Give the lines of the entries from the line containing "Out of the objects" through the end of the entries as a Markdown table with the columns Row and Line, numbering each row and skipping blank lines. Leave the pictures out of the answer.

* [Data excerpts]:
= = = = =
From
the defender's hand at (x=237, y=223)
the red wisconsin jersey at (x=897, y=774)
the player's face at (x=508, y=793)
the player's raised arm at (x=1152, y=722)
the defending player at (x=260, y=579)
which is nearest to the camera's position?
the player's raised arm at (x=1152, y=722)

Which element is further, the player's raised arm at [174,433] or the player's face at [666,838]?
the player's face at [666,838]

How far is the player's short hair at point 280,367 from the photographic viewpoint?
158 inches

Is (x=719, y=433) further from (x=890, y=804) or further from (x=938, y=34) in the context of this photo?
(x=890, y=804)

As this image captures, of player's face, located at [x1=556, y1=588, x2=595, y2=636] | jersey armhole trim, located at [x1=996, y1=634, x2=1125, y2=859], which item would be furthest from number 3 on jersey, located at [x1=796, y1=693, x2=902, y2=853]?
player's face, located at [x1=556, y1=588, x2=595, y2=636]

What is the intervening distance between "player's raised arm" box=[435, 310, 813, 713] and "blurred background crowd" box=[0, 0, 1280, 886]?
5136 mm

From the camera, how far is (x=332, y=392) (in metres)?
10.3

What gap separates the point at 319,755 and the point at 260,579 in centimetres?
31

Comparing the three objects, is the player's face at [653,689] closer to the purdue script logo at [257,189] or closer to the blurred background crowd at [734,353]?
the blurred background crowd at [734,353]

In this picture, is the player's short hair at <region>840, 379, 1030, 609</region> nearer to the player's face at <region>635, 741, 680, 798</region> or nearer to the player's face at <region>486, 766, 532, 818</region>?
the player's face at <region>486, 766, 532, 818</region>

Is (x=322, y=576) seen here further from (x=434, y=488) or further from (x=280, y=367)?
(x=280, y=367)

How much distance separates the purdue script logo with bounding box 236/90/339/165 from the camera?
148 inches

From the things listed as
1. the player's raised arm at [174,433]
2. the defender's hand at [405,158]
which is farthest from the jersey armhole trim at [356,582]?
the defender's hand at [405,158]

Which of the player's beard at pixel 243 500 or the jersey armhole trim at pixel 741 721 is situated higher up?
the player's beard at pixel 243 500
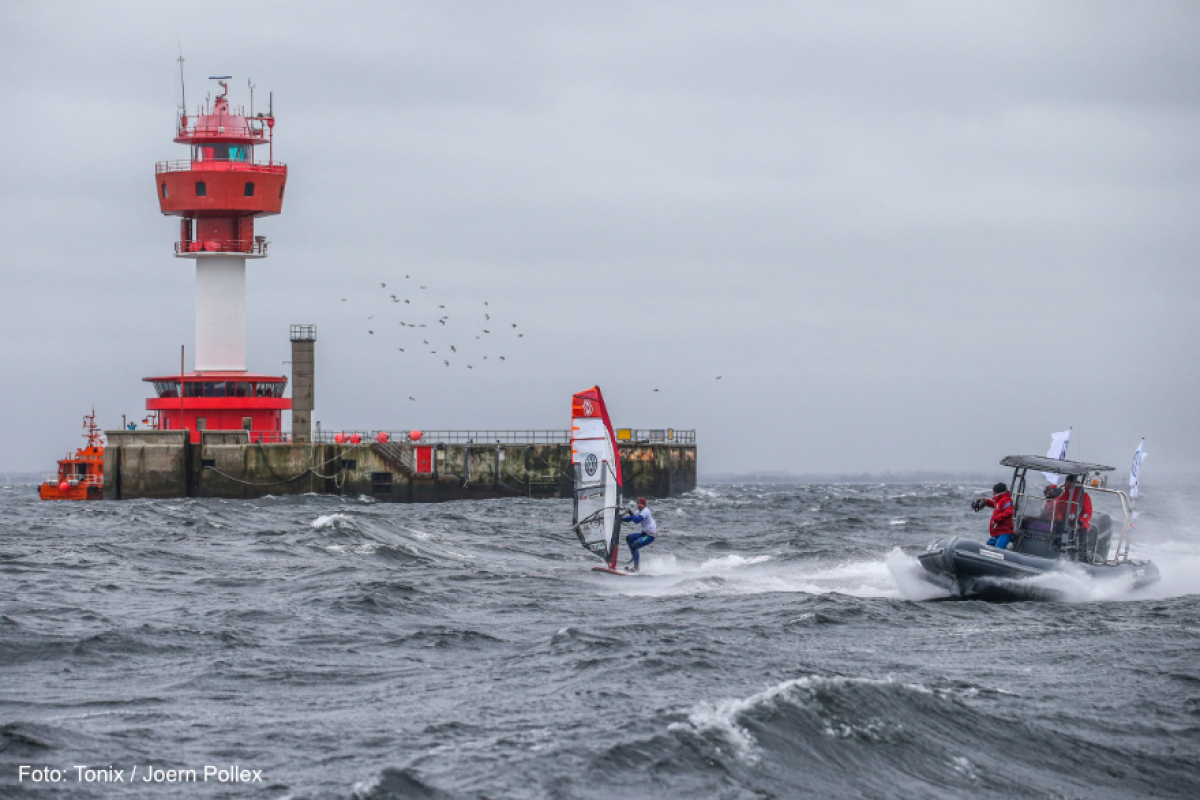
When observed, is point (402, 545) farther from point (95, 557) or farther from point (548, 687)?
point (548, 687)

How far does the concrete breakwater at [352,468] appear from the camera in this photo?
5162 cm

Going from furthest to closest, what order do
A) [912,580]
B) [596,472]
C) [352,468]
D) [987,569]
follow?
[352,468], [596,472], [912,580], [987,569]

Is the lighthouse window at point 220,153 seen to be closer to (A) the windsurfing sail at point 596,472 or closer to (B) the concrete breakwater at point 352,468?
(B) the concrete breakwater at point 352,468

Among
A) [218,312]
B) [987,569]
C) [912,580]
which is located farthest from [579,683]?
[218,312]

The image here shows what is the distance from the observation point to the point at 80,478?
2228 inches

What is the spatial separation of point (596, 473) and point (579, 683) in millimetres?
11004

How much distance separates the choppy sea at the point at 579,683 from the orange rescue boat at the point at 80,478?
32.5 meters

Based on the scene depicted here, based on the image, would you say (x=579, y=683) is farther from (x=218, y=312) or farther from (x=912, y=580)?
(x=218, y=312)

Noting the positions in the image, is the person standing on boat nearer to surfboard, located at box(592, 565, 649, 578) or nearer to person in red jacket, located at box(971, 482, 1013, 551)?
surfboard, located at box(592, 565, 649, 578)

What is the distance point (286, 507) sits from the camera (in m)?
44.8

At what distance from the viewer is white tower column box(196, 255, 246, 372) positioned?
55406 mm

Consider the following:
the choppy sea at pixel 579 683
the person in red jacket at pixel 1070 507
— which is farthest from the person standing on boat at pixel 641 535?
the person in red jacket at pixel 1070 507

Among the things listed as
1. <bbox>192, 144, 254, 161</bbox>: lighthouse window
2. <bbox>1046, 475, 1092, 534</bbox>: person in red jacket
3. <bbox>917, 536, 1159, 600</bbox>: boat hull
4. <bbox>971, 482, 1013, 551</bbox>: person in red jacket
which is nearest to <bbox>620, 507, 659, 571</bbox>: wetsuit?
<bbox>917, 536, 1159, 600</bbox>: boat hull

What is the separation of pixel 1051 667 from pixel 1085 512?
7169 millimetres
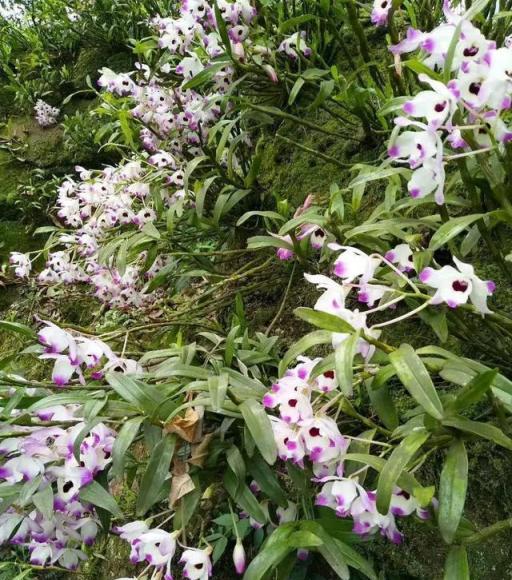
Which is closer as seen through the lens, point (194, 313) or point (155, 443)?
point (155, 443)

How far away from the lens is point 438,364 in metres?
0.82

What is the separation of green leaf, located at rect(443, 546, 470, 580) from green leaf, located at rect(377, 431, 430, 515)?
6.0 inches

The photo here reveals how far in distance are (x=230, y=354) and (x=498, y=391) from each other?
1.71 ft

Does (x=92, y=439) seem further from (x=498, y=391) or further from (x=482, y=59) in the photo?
(x=482, y=59)

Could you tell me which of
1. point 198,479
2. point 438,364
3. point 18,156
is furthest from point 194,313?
point 18,156

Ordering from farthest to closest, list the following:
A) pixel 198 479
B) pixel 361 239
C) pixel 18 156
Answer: pixel 18 156
pixel 361 239
pixel 198 479

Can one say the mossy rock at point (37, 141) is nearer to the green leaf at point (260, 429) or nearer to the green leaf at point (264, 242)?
the green leaf at point (264, 242)

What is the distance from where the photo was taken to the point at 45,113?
3885 millimetres

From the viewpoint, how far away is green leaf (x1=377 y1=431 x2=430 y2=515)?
2.27 ft

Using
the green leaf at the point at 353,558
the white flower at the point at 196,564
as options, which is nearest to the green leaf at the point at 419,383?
the green leaf at the point at 353,558

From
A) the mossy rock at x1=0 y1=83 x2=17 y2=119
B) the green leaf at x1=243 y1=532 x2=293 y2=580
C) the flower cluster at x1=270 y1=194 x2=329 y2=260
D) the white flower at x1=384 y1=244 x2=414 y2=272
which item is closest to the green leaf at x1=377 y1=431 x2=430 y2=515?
the green leaf at x1=243 y1=532 x2=293 y2=580

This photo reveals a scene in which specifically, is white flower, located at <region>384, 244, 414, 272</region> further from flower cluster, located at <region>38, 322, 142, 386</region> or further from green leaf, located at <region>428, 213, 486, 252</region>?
flower cluster, located at <region>38, 322, 142, 386</region>

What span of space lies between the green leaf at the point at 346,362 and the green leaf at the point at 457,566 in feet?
0.98

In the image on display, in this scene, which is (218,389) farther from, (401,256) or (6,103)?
(6,103)
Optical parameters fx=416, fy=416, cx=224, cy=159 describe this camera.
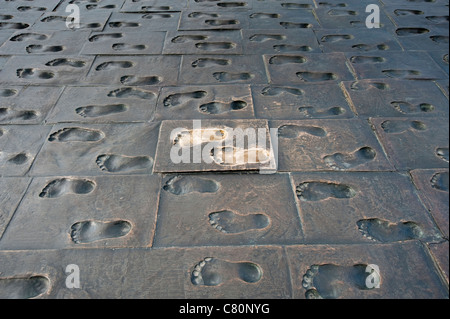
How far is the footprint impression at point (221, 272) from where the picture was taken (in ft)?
6.18

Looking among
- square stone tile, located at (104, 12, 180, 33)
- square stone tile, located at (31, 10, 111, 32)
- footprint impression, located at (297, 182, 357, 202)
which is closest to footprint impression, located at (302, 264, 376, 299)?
footprint impression, located at (297, 182, 357, 202)

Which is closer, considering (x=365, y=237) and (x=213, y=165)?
(x=365, y=237)

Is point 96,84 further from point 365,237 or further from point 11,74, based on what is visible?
point 365,237

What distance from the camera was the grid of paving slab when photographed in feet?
6.31

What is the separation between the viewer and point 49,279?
74.6 inches

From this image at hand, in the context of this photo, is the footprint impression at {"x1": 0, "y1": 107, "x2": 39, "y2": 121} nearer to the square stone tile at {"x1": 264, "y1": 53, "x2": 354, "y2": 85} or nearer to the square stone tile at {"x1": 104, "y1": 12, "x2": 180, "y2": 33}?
the square stone tile at {"x1": 104, "y1": 12, "x2": 180, "y2": 33}

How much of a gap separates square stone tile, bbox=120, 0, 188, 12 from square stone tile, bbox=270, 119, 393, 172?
2.62 metres

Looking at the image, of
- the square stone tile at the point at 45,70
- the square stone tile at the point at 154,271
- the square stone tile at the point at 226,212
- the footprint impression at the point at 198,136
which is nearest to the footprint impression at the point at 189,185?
the square stone tile at the point at 226,212

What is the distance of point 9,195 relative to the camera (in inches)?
92.7

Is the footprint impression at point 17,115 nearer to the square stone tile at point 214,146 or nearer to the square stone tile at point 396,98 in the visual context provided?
the square stone tile at point 214,146
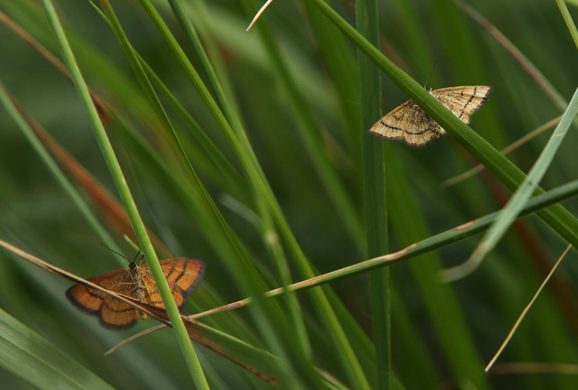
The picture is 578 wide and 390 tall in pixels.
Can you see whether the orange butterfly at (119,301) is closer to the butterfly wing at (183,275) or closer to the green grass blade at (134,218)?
the butterfly wing at (183,275)

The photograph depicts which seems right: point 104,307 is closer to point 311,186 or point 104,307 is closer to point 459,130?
point 459,130

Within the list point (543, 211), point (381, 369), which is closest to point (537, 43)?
point (543, 211)

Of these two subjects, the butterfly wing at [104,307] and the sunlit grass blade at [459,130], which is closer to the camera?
the sunlit grass blade at [459,130]

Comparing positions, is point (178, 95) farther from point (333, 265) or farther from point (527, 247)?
point (527, 247)

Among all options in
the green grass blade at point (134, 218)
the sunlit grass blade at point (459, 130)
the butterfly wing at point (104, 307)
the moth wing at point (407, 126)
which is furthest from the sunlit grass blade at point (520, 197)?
the butterfly wing at point (104, 307)

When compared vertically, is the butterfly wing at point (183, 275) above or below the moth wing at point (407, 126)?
below

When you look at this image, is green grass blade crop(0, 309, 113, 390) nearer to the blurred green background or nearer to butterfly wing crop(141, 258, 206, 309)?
the blurred green background

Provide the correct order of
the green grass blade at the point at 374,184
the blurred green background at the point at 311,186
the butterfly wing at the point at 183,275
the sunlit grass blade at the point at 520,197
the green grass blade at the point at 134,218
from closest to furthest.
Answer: the sunlit grass blade at the point at 520,197 → the green grass blade at the point at 134,218 → the green grass blade at the point at 374,184 → the butterfly wing at the point at 183,275 → the blurred green background at the point at 311,186
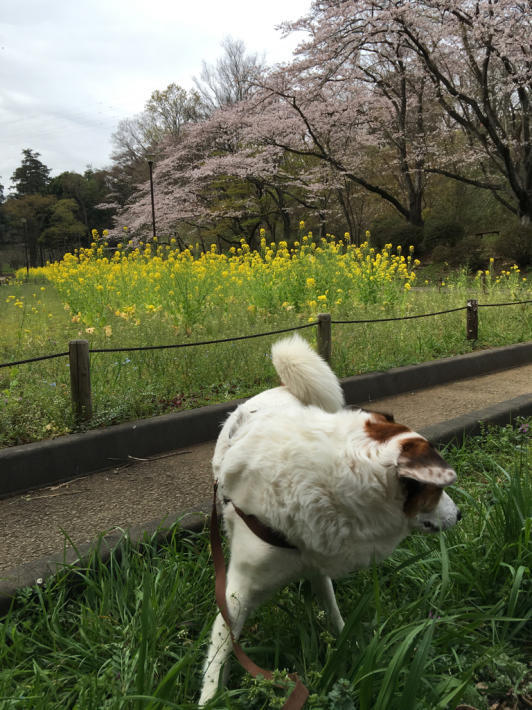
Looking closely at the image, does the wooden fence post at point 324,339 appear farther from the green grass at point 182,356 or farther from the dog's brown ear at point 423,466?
the dog's brown ear at point 423,466

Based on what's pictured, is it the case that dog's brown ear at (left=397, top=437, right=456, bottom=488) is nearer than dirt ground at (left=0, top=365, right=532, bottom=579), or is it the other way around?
dog's brown ear at (left=397, top=437, right=456, bottom=488)

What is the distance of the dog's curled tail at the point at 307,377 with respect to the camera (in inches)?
76.6

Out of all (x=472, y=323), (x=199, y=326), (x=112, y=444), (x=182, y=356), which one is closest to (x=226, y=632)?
(x=112, y=444)

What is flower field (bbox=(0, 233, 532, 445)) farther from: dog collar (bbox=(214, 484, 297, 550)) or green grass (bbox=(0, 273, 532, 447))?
dog collar (bbox=(214, 484, 297, 550))

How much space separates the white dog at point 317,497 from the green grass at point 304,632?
21 centimetres

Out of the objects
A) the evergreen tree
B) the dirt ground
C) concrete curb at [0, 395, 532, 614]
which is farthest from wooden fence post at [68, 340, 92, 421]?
the evergreen tree

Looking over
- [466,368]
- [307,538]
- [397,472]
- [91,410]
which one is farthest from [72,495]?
[466,368]

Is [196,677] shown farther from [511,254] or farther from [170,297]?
[511,254]

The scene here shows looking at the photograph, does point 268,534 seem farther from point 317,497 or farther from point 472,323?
point 472,323

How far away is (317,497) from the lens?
4.59 ft

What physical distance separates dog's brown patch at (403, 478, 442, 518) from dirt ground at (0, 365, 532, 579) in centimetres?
156

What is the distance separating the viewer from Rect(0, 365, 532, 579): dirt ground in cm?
275

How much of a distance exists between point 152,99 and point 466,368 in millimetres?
30611

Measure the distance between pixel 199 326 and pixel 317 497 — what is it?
522 centimetres
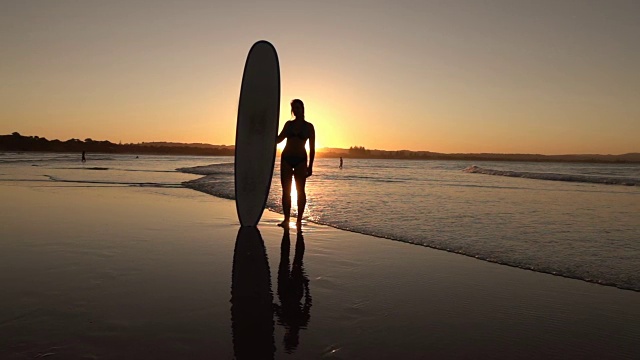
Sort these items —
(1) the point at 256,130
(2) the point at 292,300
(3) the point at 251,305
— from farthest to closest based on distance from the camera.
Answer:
= = = = =
* [Complete response]:
| Row | Line |
|---|---|
| 1 | Out of the objects |
| 2 | A) the evergreen tree |
| 3 | B) the dirt ground |
| 4 | C) concrete curb at [0, 395, 532, 614] |
| 5 | which is farthest from wooden fence post at [68, 340, 92, 421]? |
| 6 | the evergreen tree |
| 7 | Looking over |
| 8 | - [466,368] |
| 9 | - [307,538] |
| 10 | - [397,472] |
| 11 | - [91,410] |
| 12 | which one is farthest from [72,495]? |
| 13 | [466,368] |
| 14 | Is [196,677] shown farther from [511,254] or farther from [170,297]? |
| 15 | [511,254] |
| 16 | The scene here shows looking at the photograph, does point 268,534 seem farther from point 317,497 or farther from point 472,323? |
| 17 | point 472,323 |
| 18 | How far away is (317,497) from the lens? |
| 19 | 4.59 ft |
| 20 | What physical distance separates dog's brown patch at (403, 478, 442, 518) from dirt ground at (0, 365, 532, 579) in centimetres? |
| 21 | 156 |
| 22 | What is the distance separating the viewer from Rect(0, 365, 532, 579): dirt ground in cm? |
| 23 | 275 |
| 24 | How much of a distance exists between point 152,99 and point 466,368 in millimetres? |
| 25 | 30611 |
| 26 | Measure the distance between pixel 199 326 and pixel 317 497 — what is it? |
| 27 | 522 centimetres |
| 28 | Sort these items — |
| 29 | (1) the point at 256,130 |
| 30 | (2) the point at 292,300 |
| 31 | (3) the point at 251,305 |
| 32 | — from farthest to closest based on distance from the camera. |
| 33 | Answer: |